- **GOAL**: Please repeat the material from the line containing "How far away from" through the end, requests included, offsetting every distance value in the answers by 120. Leave the pictures out.
-- -- --
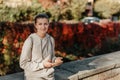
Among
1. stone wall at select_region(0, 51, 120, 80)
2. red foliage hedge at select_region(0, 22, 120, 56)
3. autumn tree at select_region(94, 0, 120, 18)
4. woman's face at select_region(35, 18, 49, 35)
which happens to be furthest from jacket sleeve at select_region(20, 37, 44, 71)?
autumn tree at select_region(94, 0, 120, 18)

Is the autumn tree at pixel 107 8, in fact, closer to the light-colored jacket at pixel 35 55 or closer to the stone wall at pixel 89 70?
the stone wall at pixel 89 70

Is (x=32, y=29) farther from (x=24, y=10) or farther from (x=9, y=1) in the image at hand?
(x=9, y=1)

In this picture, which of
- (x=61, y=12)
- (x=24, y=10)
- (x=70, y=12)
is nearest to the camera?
(x=24, y=10)

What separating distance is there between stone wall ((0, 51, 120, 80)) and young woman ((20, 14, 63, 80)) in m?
1.06

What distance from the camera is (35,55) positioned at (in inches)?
119

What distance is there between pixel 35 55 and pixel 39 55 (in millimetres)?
46

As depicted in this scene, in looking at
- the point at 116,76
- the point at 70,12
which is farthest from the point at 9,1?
the point at 116,76

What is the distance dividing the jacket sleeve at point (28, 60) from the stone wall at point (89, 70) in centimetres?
116

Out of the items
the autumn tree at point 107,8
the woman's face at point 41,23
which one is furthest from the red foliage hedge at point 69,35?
the autumn tree at point 107,8

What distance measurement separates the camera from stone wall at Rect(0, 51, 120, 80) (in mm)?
4188

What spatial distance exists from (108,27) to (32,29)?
146 inches

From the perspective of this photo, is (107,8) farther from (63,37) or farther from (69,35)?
(63,37)

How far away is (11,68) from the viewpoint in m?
5.63

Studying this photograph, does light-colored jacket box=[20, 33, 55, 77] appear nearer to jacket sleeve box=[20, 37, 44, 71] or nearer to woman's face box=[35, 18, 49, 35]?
jacket sleeve box=[20, 37, 44, 71]
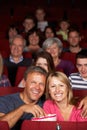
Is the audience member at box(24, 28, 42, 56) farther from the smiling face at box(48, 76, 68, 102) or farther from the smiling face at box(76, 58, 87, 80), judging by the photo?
the smiling face at box(48, 76, 68, 102)

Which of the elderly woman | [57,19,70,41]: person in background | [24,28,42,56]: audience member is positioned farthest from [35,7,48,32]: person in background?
the elderly woman

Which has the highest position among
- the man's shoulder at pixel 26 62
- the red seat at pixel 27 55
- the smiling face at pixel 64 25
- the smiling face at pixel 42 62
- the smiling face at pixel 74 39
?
the smiling face at pixel 64 25

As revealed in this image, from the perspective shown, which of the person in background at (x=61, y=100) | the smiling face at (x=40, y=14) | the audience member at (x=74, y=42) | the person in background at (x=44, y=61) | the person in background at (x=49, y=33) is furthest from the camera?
the smiling face at (x=40, y=14)

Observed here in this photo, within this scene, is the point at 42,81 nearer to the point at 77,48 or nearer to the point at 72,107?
the point at 72,107

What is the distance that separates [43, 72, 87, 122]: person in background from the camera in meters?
2.71

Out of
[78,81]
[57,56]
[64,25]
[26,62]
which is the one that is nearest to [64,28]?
[64,25]

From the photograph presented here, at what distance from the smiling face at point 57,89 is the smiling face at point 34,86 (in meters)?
0.09

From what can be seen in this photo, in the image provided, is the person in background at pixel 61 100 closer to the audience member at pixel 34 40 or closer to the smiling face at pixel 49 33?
the audience member at pixel 34 40

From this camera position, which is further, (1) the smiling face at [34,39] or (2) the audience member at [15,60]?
(1) the smiling face at [34,39]

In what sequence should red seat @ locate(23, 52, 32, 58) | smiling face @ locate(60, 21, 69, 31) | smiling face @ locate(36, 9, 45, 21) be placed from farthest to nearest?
smiling face @ locate(36, 9, 45, 21) → smiling face @ locate(60, 21, 69, 31) → red seat @ locate(23, 52, 32, 58)

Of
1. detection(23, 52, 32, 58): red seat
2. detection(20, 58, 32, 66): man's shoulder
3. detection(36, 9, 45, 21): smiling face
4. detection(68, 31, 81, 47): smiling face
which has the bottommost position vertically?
detection(20, 58, 32, 66): man's shoulder

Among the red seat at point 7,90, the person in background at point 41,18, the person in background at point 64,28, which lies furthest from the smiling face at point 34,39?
the red seat at point 7,90

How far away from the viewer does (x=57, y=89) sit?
271 cm

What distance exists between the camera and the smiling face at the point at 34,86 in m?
2.76
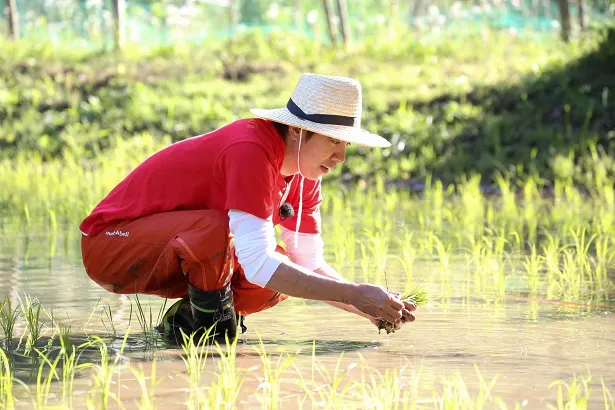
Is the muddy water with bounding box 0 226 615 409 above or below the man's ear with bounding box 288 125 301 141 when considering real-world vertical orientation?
below

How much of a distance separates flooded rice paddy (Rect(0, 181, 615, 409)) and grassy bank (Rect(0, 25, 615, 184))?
401 centimetres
-- -- --
- **SOLUTION**:
How far away from the viewer does (x=57, y=89) sit?
391 cm

What distance exists between the camera and the smiling face at the point at 34,86 in m?
122.76
Is the muddy water with bounding box 0 226 615 409 above or below the man's ear with bounding box 288 125 301 141 when considering real-world vertical orientation?
below

How much of a distance separates flooded rice paddy (Rect(0, 181, 615, 409)) and grassy bank (Rect(0, 25, 615, 184))?
521 centimetres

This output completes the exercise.